#### Stored rows

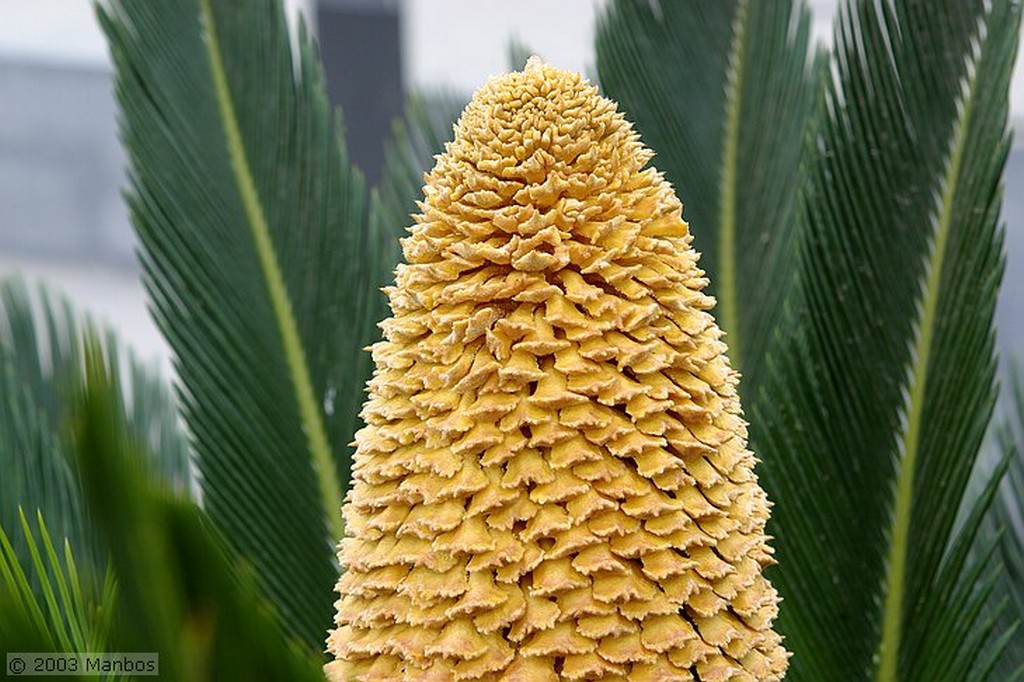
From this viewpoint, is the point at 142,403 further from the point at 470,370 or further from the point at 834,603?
the point at 470,370

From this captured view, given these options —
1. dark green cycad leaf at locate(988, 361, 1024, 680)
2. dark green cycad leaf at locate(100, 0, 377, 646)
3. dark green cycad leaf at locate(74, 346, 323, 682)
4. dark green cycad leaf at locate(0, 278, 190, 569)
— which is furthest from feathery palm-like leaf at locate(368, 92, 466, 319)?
dark green cycad leaf at locate(74, 346, 323, 682)

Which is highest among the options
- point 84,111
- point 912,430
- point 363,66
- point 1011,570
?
point 84,111

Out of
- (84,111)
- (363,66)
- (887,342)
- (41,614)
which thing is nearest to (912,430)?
(887,342)

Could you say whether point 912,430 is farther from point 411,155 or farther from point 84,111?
point 84,111

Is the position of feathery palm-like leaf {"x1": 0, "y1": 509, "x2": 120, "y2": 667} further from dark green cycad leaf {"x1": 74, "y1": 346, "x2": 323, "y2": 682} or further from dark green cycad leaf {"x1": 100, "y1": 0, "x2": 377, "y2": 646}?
dark green cycad leaf {"x1": 100, "y1": 0, "x2": 377, "y2": 646}

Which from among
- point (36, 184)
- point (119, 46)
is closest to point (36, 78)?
point (36, 184)

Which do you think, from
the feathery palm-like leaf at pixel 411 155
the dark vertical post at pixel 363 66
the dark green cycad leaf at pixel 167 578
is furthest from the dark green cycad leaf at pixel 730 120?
the dark vertical post at pixel 363 66
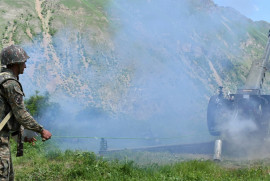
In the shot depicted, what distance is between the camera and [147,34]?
35656 mm

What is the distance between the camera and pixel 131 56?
32.7 metres

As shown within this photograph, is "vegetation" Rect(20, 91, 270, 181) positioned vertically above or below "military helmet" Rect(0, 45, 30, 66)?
below

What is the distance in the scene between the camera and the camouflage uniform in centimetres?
307

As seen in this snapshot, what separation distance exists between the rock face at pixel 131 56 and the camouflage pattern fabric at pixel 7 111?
17.3 meters

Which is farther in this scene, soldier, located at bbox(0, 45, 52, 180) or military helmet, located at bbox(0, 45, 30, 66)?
military helmet, located at bbox(0, 45, 30, 66)

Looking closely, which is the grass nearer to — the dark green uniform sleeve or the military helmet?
the dark green uniform sleeve

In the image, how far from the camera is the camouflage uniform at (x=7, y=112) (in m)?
3.07

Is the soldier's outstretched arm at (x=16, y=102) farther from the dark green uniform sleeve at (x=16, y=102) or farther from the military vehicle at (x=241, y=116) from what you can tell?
the military vehicle at (x=241, y=116)

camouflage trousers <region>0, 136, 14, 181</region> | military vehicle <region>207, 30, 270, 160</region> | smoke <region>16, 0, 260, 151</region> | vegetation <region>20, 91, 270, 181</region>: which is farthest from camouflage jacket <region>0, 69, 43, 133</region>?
smoke <region>16, 0, 260, 151</region>

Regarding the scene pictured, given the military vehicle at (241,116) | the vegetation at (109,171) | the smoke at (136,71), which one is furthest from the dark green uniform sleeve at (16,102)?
the smoke at (136,71)

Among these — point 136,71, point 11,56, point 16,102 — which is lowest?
point 16,102

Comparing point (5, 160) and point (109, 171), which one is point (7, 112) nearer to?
point (5, 160)

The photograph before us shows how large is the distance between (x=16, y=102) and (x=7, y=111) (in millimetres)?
164

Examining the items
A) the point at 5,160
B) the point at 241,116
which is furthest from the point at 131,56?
the point at 5,160
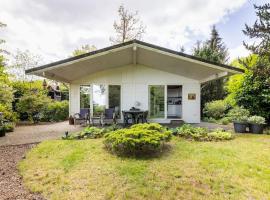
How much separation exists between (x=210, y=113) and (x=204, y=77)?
13.3ft

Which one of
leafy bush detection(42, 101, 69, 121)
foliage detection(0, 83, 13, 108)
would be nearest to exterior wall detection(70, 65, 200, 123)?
foliage detection(0, 83, 13, 108)

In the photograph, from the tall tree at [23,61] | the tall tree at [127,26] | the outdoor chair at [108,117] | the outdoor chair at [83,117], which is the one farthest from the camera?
the tall tree at [23,61]

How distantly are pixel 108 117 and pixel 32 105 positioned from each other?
240 inches

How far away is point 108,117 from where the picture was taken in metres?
9.70

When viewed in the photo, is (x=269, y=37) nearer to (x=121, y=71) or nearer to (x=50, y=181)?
(x=50, y=181)

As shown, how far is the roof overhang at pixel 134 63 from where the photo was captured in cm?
798

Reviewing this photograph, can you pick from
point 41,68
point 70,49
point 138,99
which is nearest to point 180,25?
point 138,99

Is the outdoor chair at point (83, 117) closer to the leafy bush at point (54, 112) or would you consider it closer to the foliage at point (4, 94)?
the foliage at point (4, 94)

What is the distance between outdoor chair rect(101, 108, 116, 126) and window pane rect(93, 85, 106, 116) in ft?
2.99

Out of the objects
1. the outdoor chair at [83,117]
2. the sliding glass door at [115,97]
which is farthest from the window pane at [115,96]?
the outdoor chair at [83,117]

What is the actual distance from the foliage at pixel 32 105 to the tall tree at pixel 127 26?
8.76 m

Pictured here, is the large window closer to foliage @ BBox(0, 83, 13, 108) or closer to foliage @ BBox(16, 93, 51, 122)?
foliage @ BBox(0, 83, 13, 108)

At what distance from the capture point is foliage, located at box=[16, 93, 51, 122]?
12828 mm

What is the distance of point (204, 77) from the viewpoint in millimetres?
10172
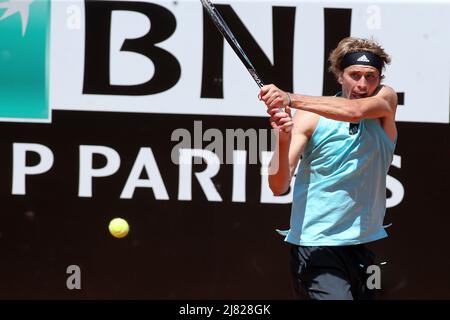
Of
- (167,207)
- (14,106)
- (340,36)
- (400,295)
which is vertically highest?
(340,36)

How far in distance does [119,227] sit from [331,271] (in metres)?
1.66

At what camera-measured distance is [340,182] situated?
125 inches

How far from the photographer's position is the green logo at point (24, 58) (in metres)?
4.43

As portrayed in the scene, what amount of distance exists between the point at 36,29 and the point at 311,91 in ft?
4.78

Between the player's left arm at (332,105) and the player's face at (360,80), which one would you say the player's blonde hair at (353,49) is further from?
the player's left arm at (332,105)

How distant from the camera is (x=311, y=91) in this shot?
14.4ft

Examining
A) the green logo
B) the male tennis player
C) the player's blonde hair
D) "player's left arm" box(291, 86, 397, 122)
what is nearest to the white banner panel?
the green logo

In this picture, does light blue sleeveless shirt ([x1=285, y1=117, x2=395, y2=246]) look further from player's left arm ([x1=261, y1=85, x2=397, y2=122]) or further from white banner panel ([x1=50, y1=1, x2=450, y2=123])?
white banner panel ([x1=50, y1=1, x2=450, y2=123])

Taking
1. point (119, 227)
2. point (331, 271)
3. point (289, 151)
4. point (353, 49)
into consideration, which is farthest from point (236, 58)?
point (331, 271)

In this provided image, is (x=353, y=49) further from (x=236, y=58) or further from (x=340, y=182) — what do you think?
(x=236, y=58)

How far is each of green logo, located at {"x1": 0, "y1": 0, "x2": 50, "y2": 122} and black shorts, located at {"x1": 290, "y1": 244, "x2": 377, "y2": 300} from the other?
6.09 ft

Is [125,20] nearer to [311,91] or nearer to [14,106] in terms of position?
[14,106]

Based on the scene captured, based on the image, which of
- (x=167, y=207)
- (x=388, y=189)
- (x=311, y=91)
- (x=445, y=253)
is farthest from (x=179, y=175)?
(x=445, y=253)

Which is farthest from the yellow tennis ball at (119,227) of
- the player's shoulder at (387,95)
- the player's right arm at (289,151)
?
the player's shoulder at (387,95)
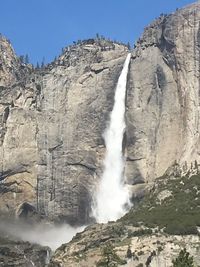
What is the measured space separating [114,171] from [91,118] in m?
7.92

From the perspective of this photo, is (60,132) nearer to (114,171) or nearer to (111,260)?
(114,171)

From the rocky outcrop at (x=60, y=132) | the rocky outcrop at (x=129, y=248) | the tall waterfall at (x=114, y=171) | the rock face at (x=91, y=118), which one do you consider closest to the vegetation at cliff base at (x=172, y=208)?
the rocky outcrop at (x=129, y=248)

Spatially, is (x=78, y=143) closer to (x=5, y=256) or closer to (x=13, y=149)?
(x=13, y=149)

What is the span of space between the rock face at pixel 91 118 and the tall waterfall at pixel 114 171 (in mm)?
1008

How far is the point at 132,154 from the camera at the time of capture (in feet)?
344

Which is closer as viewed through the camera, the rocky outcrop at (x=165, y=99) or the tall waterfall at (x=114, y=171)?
the rocky outcrop at (x=165, y=99)

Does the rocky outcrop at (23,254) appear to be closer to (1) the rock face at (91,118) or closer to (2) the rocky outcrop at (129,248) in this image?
(1) the rock face at (91,118)

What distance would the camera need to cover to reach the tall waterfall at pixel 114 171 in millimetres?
106188

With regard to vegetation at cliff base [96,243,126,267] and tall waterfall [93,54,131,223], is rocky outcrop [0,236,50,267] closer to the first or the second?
tall waterfall [93,54,131,223]

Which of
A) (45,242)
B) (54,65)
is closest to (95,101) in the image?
(54,65)

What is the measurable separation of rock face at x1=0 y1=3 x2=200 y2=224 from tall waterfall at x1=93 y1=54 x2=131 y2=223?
101 centimetres

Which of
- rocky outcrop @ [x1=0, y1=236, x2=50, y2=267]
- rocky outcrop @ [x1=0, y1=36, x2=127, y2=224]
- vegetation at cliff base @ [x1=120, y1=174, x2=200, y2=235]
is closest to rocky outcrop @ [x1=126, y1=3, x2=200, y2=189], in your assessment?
rocky outcrop @ [x1=0, y1=36, x2=127, y2=224]

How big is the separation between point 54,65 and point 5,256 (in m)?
31.5

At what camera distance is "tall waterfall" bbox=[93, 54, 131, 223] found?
106m
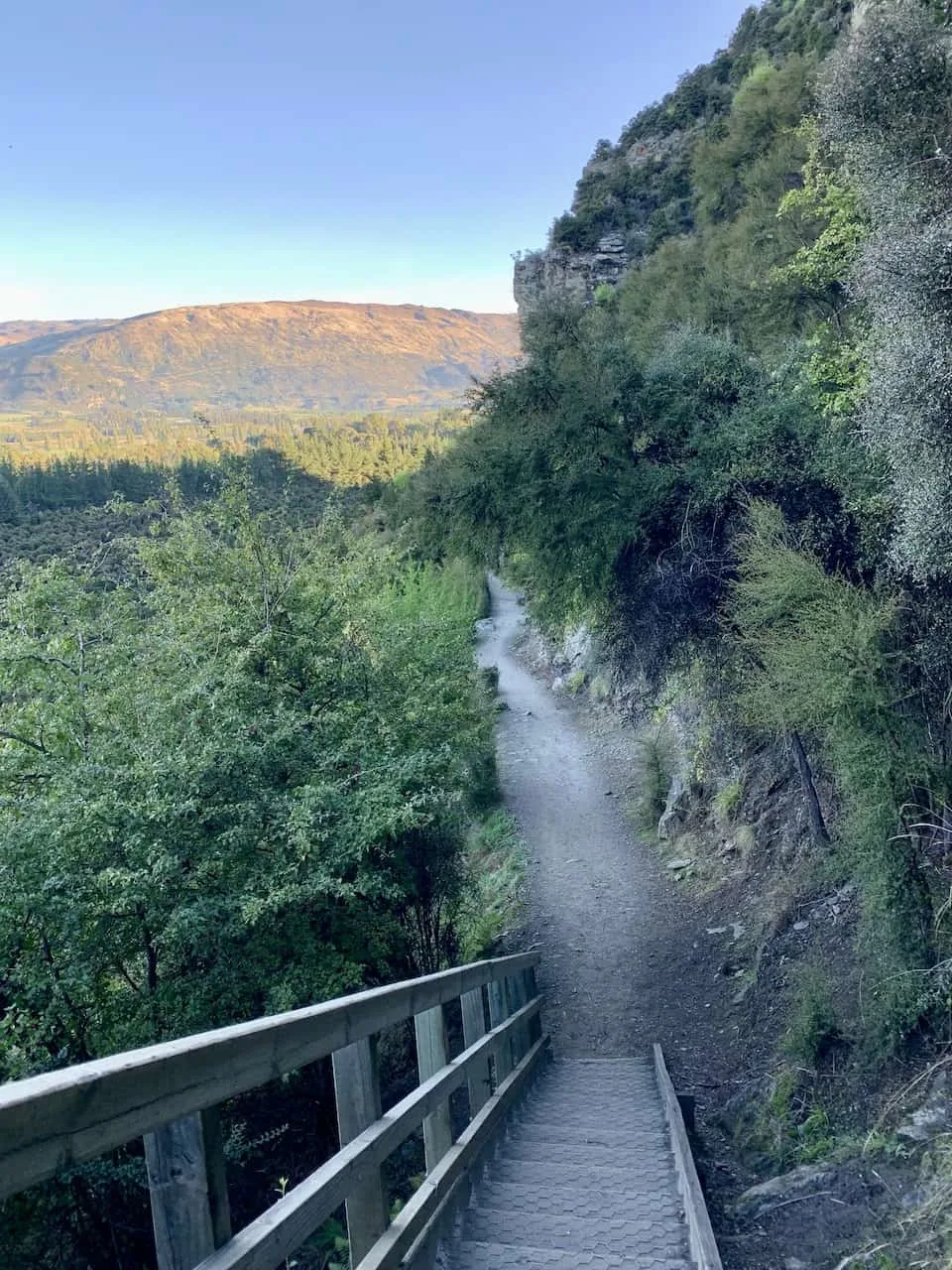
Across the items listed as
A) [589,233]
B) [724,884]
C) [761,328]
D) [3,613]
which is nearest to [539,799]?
[724,884]

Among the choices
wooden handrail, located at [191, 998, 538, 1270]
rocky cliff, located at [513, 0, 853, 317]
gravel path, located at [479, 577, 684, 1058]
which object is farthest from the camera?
rocky cliff, located at [513, 0, 853, 317]

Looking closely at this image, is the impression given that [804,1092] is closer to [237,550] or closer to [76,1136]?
[76,1136]

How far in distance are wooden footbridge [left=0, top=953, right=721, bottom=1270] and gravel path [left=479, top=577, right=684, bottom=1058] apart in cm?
380

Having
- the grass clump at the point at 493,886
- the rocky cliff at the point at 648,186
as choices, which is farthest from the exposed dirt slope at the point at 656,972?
the rocky cliff at the point at 648,186

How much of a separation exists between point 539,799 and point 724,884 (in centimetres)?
738

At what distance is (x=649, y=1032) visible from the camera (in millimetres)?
10695

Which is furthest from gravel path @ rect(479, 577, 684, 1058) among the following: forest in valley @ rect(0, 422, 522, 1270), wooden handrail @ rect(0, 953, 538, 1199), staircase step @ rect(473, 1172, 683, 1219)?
wooden handrail @ rect(0, 953, 538, 1199)

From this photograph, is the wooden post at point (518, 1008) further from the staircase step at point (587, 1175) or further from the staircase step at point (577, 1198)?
the staircase step at point (587, 1175)

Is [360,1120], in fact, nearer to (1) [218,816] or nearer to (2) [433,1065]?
(2) [433,1065]

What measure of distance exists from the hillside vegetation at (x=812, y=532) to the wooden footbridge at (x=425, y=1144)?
1229mm

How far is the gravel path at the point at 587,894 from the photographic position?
37.1 feet

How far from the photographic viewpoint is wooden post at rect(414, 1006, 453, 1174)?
3.61 m

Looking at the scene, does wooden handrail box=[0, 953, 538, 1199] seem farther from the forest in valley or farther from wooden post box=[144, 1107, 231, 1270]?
the forest in valley

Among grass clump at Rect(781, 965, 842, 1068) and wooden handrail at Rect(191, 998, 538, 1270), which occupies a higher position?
wooden handrail at Rect(191, 998, 538, 1270)
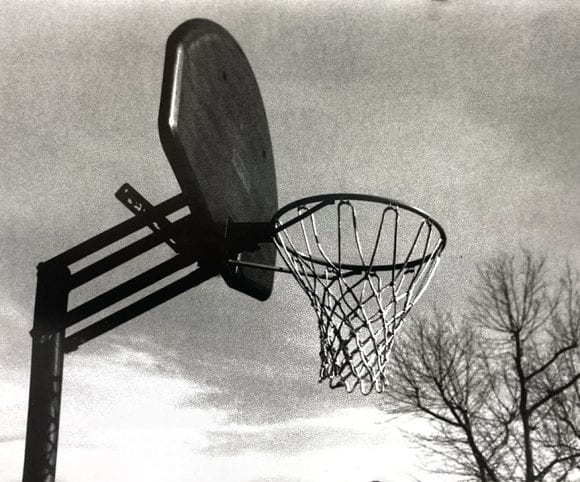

########

◆ **Given task**: Find every line of the listing above that contains the string "viewpoint", and copy each such line in full. Case counts, so a match must have the same uppercase and lowercase letters.

◆ **Worked solution**:
From this viewpoint, is the point at 142,403 further from the point at 470,370 or further from the point at 834,603?
What is the distance of point (204, 77) from the viewpoint in millimetres?
How far from the photographic viewpoint is wooden post at rect(414, 1006, 453, 1174)?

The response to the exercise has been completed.